Task details —
Show each line of the data below that contains the string "instances", matching case exactly.

┏━━

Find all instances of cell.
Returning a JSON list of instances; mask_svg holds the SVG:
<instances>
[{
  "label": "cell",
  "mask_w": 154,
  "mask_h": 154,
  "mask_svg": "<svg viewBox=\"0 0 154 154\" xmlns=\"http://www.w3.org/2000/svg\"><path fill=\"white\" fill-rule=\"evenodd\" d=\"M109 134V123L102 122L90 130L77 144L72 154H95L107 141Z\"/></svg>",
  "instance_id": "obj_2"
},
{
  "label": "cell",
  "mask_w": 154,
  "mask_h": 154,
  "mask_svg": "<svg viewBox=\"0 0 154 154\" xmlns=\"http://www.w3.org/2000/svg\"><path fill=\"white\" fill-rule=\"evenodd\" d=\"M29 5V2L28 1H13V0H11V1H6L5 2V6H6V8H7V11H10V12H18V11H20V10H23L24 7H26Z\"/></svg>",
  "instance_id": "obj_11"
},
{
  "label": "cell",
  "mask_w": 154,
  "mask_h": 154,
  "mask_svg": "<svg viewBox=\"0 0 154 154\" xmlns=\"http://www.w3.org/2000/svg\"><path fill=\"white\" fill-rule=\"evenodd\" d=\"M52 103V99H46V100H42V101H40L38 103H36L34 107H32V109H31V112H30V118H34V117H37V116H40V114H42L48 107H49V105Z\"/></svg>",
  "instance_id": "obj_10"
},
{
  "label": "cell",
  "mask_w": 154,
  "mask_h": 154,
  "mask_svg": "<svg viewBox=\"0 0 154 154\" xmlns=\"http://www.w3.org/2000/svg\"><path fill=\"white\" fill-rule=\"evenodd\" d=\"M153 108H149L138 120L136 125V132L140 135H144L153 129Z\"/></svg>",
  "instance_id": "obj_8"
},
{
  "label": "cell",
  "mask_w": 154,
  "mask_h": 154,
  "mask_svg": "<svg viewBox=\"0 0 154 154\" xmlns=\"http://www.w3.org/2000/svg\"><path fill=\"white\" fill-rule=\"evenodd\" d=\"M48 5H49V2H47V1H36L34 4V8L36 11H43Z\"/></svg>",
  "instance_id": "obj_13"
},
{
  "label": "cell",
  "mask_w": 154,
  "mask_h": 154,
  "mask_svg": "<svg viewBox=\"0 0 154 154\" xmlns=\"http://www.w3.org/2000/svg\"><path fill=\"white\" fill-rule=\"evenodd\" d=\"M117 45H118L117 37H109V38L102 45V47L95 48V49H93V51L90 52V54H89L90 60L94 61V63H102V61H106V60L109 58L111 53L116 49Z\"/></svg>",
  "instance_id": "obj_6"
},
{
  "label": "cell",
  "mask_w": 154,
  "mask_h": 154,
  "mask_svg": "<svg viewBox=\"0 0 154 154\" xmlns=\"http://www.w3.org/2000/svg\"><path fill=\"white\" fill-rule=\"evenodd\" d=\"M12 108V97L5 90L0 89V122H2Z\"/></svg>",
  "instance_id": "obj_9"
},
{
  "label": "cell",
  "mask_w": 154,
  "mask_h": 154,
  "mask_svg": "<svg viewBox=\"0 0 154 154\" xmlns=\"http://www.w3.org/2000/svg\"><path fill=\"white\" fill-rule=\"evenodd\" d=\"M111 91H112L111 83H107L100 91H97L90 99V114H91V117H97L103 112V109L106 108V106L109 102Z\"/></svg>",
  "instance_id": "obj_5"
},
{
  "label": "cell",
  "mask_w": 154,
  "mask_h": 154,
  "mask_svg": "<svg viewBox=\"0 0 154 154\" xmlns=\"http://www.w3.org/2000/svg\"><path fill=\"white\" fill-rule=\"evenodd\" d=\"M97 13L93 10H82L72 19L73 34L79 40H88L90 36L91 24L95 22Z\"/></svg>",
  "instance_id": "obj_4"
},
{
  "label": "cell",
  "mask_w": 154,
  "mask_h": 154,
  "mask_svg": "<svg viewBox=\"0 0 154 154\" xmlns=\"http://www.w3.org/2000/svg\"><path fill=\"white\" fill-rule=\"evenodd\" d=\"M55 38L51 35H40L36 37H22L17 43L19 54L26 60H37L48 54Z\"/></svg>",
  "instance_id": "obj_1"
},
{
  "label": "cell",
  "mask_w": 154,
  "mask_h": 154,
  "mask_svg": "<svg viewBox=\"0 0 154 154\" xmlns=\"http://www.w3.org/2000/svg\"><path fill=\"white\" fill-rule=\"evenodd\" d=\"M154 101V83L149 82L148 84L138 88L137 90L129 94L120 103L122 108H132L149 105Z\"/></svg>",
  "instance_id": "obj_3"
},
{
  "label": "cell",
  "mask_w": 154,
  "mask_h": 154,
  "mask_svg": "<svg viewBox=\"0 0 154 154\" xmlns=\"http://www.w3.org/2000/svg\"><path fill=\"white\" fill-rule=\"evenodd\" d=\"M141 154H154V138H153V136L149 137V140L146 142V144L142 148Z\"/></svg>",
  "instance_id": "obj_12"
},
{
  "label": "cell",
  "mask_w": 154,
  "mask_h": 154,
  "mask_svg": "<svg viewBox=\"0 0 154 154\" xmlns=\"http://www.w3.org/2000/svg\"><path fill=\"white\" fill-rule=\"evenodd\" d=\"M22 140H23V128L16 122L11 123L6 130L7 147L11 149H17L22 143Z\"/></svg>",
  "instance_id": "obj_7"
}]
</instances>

┗━━

Task result —
Find all instances of cell.
Returning a JSON list of instances; mask_svg holds the SVG:
<instances>
</instances>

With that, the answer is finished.